A key is created. For more information, see Getting started with keys.
Step 1: Create a secret
When you create a secret, you can configure secret rotation settings. Secrets Manager periodically updates the secret to ensure the security of the secret.
Log on to the KMS console. In the top navigation bar, select the required region. In the left-side navigation pane, click Secrets.
On the Secrets page, click a tab based on the type of secret that you want to create, select the required instance ID from the Instance ID drop-down list, and then click Create Secret. In the panel that appears, configure the parameters and click OK.
Generic Secrets
Parameter
Description
Secret Name
The name of the secret.
Secret Value
The type of sensitive data that you want to manage. Valid values: Secret Key/Value and Plain Text.
The value cannot exceed 30,720 bytes in length, which is equivalent to 30 KB in size.
Initial Version
The initial version of the secret. Default value: v1. You can also specify a custom version number.
CMK
The key that is used to encrypt the secret.

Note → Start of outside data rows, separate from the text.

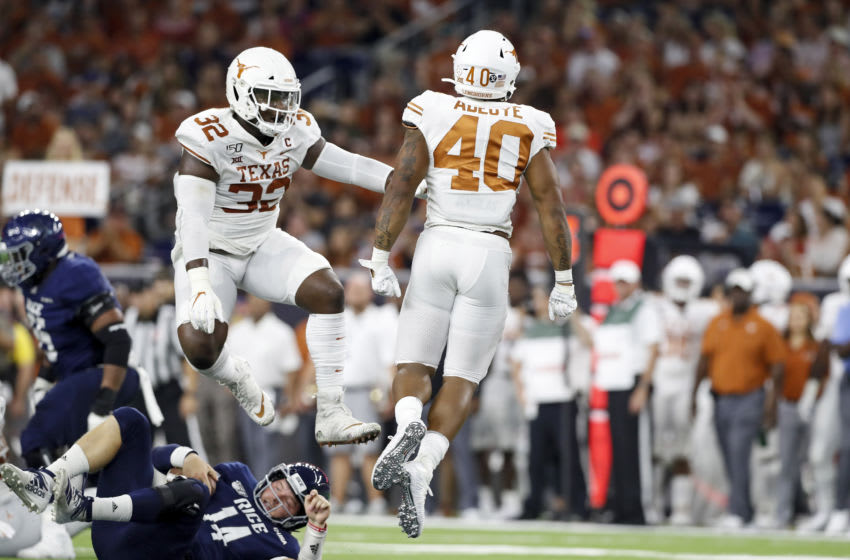 HOUSTON, TX - SEPTEMBER 14: Ayodele Adeoye #40 of the Texas Longhorns and Malcolm Roach #32 celebrate after sacking Tom Stewart #14 of the Rice Owls in the second half at NRG Stadium on September 14, 2019 in Houston, Texas. (Photo by Tim Warner/Getty Images)
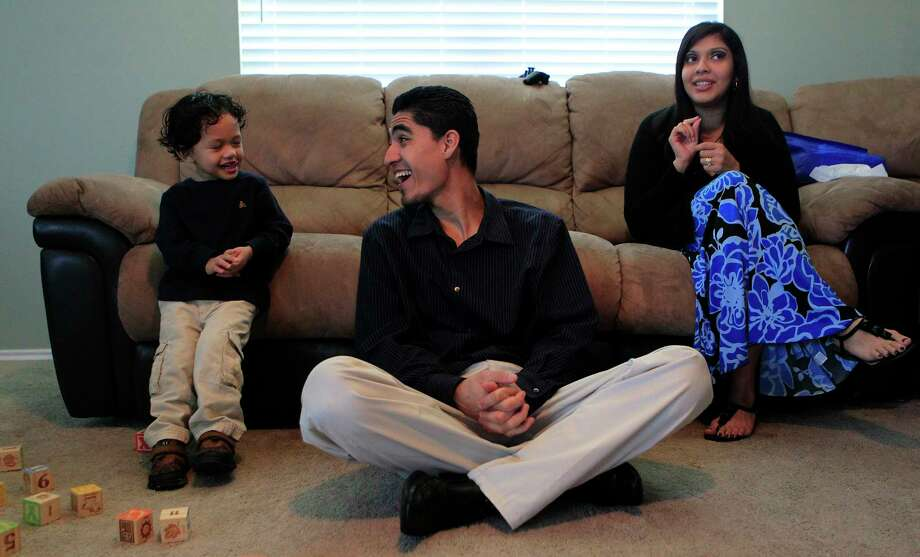 Jose Escobar shares a laugh with his son, Walter, and wife, Rose Escobar, at their south Houston home in January 2012. At that time, he just survived a scare with immigration authorities.  Photo: Johnny Hanson, Staff / © 2012  Houston Chronicle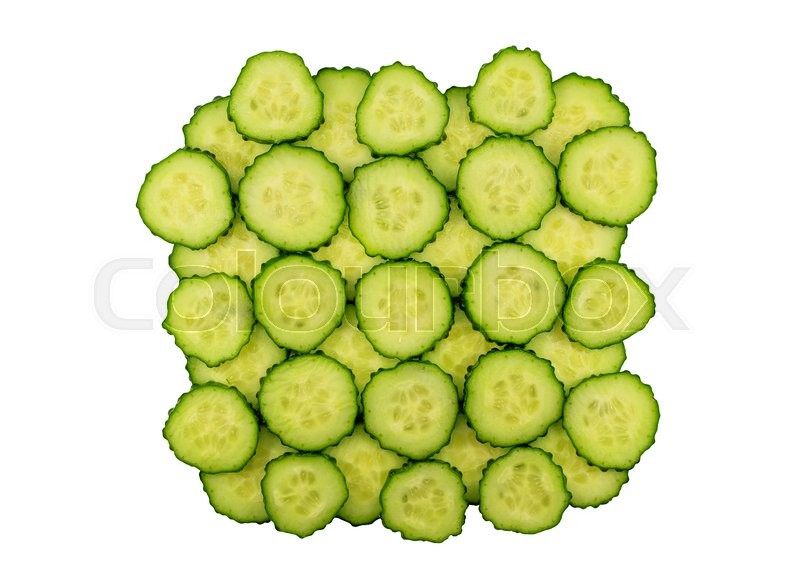 Stock image of 'Sliced cucumber discs isolated on white background'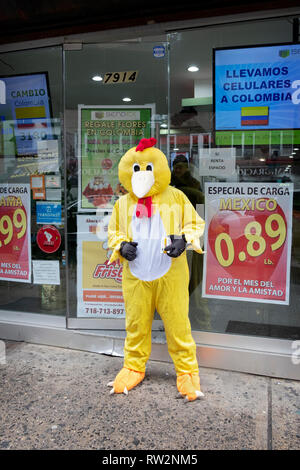 A Latin American man dressed as a chicken hands out leaflets outside of Casablalnca Group, a place to exchange foreign currency in Jackson Heights. - Stock Image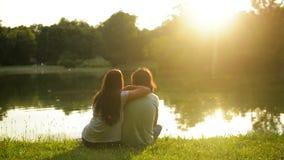 Giovani coppie felici che si siedono sull'erba verde vicino al lago durante il tramonto Punto di vista posteriore della donna e d video d archivio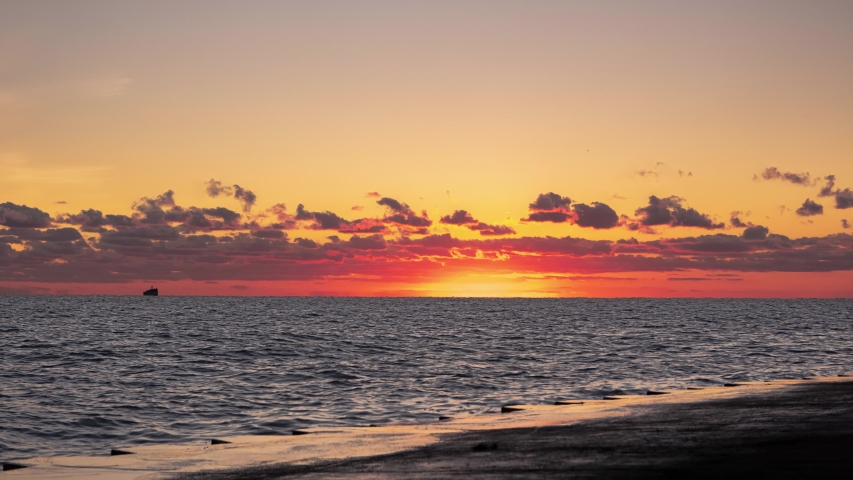 A beautiful zoom in panoramic orange and yellow sunrise timelapse over the water of Lake Michigan as the sun rises towards clouds just above the horizon as a flock of geese swim by.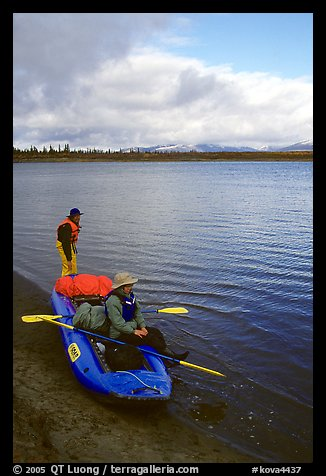 Canoeists ready to lauch with the boat loaded up. Kobuk Valley National Park, Alaska (color)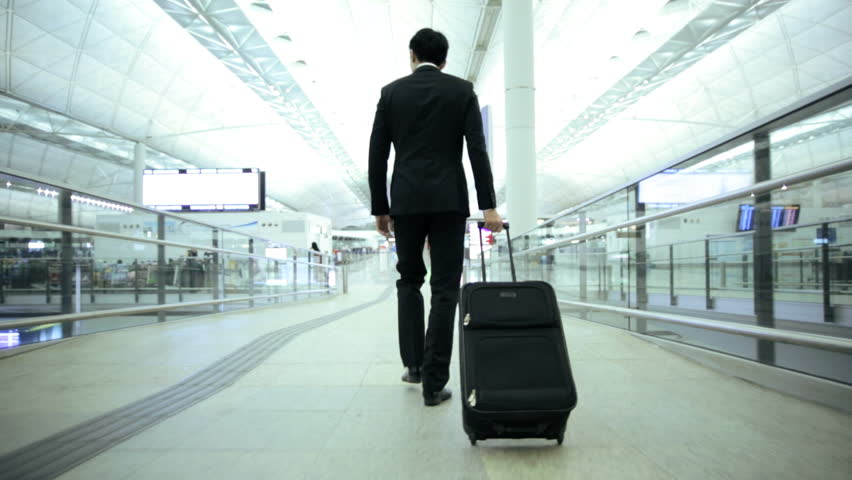 Male Asian Chinese businessman consultant airport departures hall travel destination professional corporate executive meeting | Shutterstock HD Video #7810111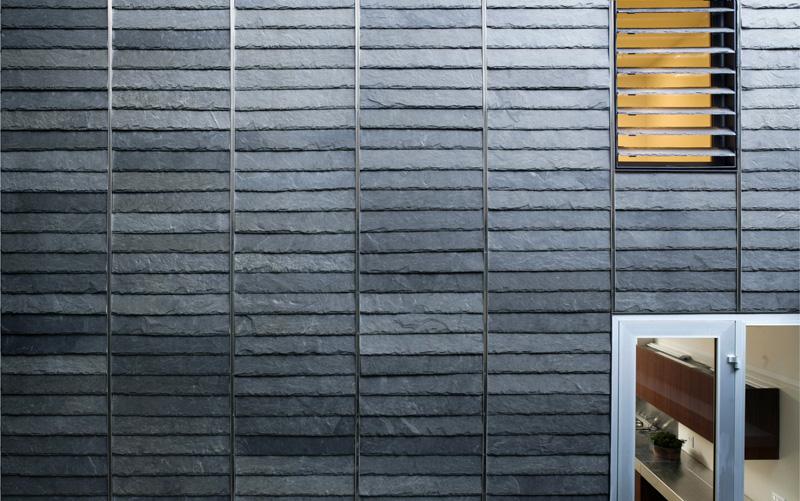 Elongated slate tile siding at rear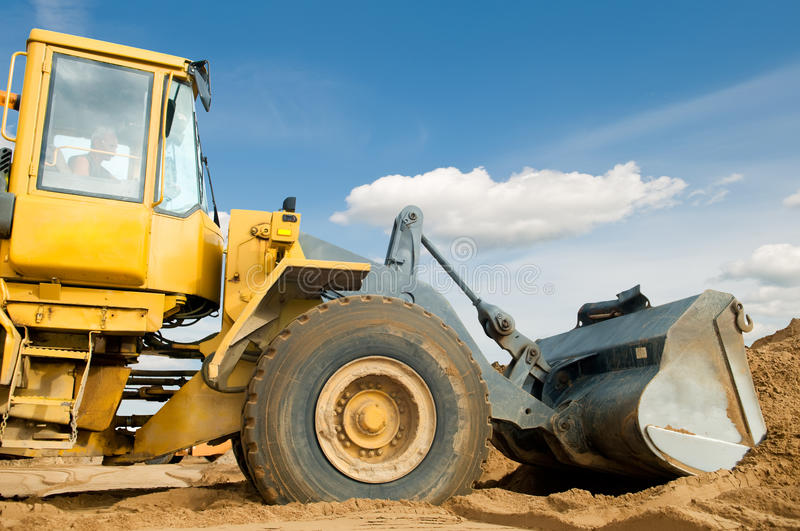 Wheel loader over blue sky stock photography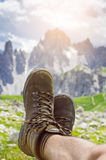 Man hiker lie on a ground. Peaks like a background. Sunny day.Trekking boots.Lens flare. Succesful backpacker enjoy a view. Stock Image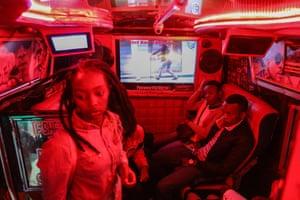 A TV plays inside a matatu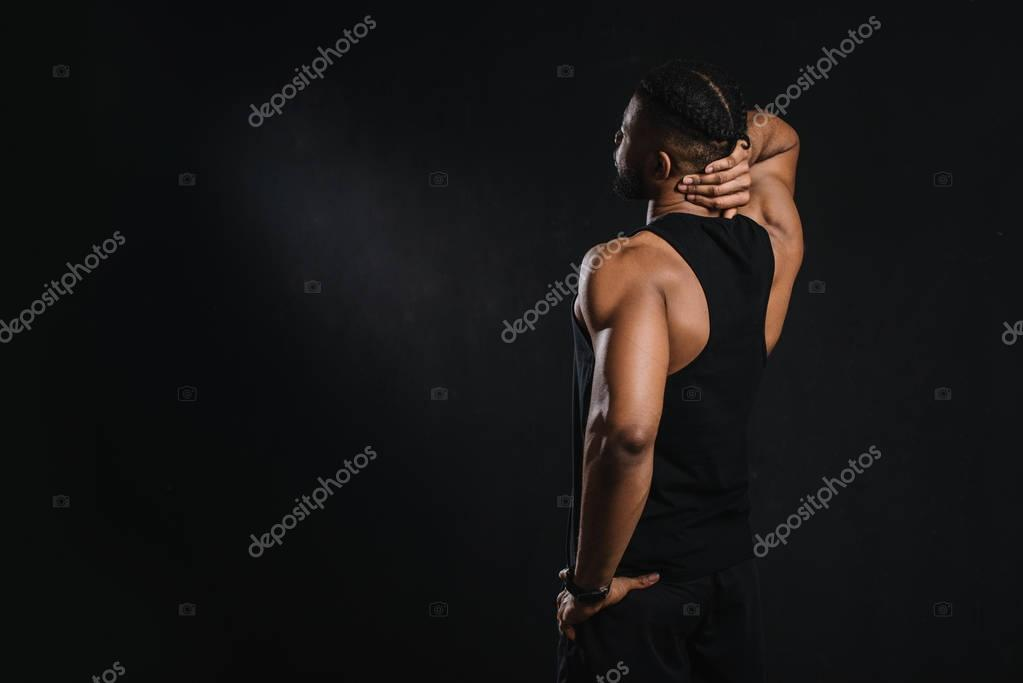 back view of young african american sportsman looking away isolated on black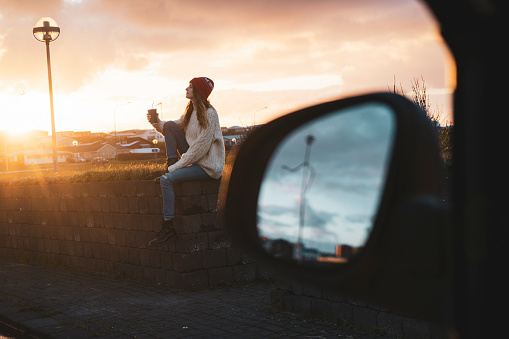 Iceland, young woman with coffee to go at sunset, wing mirror - gettyimageskorea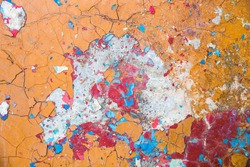 Abstract dirty background, concrete floor with old paint, grunge wall, red, blue, orange pieces of dried paint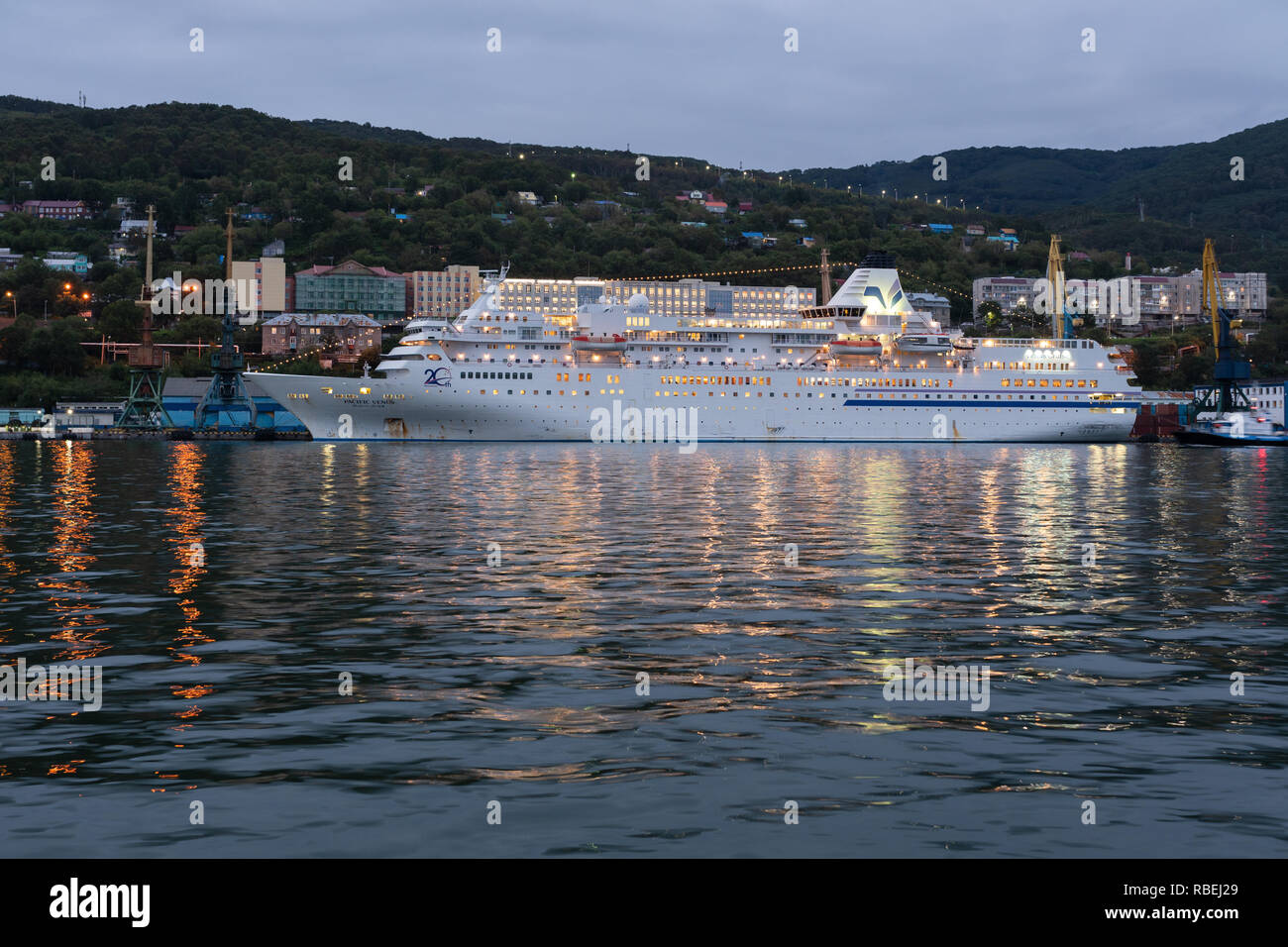 Picturesque night view of white Japanese cruise liner Pacific Venus anchored at pier in Petropavlovsk-Kamchatsky Seaport - Stock Image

ImportantYour key and secret must belong to the same KMS instance. The key must be a symmetric key. For more information about the symmetric keys supported by KMS, see Key types and specifications.
Tag
The tag that you want to add to the secret. You can use tags to classify and manage secrets. A tag consists of a key-value pair.
NoteA tag key or a tag value can be up to 128 characters in length and can contain letters, digits, forward slashes (/), backslashes (\), underscores (_), hyphens (-), periods (.), plus signs (+), equal sign (=), colons (:), and at signs (@).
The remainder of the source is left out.